Jerry Seinfeld and Chris Rock for example, stopped touring universities years ago, and comedians on television have largely conformed their jokes into the mold of political activism that are no longer even funny.
Federalist Cultural Editor Emily Jashinsky pondered last year, “Which Jokes From The Office Are Problematic?” One could hardly watch a ten-year-old episode of the NBC program and imagine making it to air in today’s hostile climate. A true tragedy includes the jokes that never will be told anymore, not to a public audience at least, because comedians no longer make them.
Americans getting used to behaviors now seen as temporary may become permanent as individuals consciously or unconsciously adopt distancing measures such as the “elbow bump” to reduce transmission of other communicable diseases such as the seasonal flu, which kills 12,000 to 61,000 people a year, according to the Centers for Disease Control. Researchers are chasing towards a coronavirus vaccine at light-speed with hopeful news this week that a vaccine from the biotech firm Moderna will be entering large phase three testing later this month. Yet, society may still have to grapple with the still very possibility there might not be a vaccine for years to come, if ever. Americans may end up learning to adapt to a new “corona season” dealing with resurgent spikes in cases.
The handshake may very well soon become a form of physical introduction from a recent past.
Dumb Red Tape Laws
A bright spot to the 2020 erasure of societal norms include the elimination of dumb laws waived in the face of the pandemic that policymakers ought to realize were never needed in the first place.

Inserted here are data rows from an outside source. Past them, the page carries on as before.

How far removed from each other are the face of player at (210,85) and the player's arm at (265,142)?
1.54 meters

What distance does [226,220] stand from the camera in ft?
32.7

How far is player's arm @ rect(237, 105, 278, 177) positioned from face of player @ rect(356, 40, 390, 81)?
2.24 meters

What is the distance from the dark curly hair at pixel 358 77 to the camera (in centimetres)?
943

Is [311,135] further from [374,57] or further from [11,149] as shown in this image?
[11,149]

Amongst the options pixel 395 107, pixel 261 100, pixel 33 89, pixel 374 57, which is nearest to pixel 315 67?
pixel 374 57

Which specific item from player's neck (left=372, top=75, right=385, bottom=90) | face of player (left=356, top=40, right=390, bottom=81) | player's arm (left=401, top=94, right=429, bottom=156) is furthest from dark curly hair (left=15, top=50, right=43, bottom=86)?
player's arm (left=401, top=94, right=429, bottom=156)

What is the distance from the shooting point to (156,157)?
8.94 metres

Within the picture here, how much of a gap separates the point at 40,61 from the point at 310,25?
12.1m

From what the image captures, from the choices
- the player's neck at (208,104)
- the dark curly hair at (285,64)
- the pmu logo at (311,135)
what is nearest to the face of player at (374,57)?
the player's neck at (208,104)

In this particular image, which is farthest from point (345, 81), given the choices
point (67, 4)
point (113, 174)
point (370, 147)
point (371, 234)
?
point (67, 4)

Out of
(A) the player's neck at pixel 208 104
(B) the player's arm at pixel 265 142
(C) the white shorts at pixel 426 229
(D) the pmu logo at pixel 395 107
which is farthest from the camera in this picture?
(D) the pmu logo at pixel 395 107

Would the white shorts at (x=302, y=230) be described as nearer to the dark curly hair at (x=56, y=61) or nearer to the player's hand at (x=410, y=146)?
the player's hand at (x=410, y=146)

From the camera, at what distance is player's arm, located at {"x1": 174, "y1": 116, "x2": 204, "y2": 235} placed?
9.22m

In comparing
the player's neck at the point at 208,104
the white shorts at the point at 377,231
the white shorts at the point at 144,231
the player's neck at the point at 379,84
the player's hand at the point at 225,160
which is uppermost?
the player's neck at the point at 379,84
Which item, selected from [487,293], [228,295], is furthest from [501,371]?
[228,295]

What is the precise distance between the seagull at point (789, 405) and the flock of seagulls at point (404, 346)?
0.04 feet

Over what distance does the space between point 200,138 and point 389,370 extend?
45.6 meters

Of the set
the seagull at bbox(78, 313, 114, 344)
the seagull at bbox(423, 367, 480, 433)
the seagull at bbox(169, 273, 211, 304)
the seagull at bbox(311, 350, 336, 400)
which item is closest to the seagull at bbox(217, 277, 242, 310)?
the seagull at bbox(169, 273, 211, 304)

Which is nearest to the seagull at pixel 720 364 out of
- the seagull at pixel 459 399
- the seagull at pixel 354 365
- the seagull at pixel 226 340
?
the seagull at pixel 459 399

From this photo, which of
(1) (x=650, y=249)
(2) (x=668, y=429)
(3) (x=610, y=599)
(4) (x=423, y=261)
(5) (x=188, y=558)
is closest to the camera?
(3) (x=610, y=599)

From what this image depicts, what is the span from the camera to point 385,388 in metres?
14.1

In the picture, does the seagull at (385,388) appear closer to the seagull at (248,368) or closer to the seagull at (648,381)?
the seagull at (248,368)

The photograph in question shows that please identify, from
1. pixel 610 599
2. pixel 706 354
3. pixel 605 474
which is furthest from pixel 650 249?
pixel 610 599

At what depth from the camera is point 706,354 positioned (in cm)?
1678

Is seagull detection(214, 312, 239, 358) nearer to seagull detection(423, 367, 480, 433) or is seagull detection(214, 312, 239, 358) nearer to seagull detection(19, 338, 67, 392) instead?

As states worldwide reconsider a wide array of government policies and reevaluate their necessity and scramble to combat the outbreak, the answer had been consistently no.
Among those laws include bans on alcohol delivery that were temporarily repealed to encourage people to stay home and support local restaurants. A pointless limit on the amount of hand sanitizer permitted on airplanes has temporarily been increased to 12 ounces.
Another set of laws ripe for repeal includes prohibitions on licensed medical professionals to work across state lines and limited allowances on hospitals acquiring medical equipment known as “Certificates of Need.”